SINGAPORE, Sept 28 (Reuters) - Chinese refinery Shenghong Petrochemical is ready to formally start running its 320,000 barrel-per-day crude distillation unit (CDU) and is waiting for the government to give the final go-ahead, a company official said on Wednesday.
The refinery, part of listed Jiangsu Eastern Shenghong Co (000301.SZ), started trial operations of its refining units in May and has readied a new terminal to receive Very Large Crude Carriers (VLCC).
"The CDU was tested and is ready to kick off production.

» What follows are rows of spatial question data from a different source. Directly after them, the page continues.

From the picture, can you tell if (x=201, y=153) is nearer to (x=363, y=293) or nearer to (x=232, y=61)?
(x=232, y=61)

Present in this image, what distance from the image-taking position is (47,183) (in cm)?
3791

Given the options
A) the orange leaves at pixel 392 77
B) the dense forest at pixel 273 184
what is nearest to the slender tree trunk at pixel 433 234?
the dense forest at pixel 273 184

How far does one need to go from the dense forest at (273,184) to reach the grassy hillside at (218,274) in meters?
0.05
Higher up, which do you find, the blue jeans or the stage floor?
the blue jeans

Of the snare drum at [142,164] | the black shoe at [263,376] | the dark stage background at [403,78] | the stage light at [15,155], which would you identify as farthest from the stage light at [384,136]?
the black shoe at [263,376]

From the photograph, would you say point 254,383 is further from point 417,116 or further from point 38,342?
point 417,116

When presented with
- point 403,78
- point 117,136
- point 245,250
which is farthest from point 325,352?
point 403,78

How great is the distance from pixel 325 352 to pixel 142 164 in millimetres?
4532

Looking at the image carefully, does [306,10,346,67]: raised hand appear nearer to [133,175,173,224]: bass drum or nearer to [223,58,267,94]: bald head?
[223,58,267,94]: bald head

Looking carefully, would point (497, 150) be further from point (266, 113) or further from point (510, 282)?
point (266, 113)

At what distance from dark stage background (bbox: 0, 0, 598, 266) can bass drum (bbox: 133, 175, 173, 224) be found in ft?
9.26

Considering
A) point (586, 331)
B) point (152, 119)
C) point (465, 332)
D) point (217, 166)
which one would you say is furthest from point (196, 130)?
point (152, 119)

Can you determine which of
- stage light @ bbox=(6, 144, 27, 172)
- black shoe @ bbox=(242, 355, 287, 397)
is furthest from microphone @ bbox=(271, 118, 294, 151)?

Now we are waiting for government approval," Sun Xin, director of Shenghong Petrochemical International, told Reuters on the sidelines of the 38th Asia Pacific Petroleum Conference (APPEC).
There is no detailed schedule for official commencement, but the company is targetting to start formal operations in October, Sun said.
Located in the coastal Chinese province of Jiangsu, Shenghong is expected to supply refined fuel products mainly to eastern China, which would intensify supply competition in the region.
Sun said Shenghong will apply for export quotas for refined fuel products but added that it is hard to say if the company will receive any this year.
The market is expecting China to release up to 15 million tonnes worth of oil product export quotas for the rest of the year to shore up the faltering economy.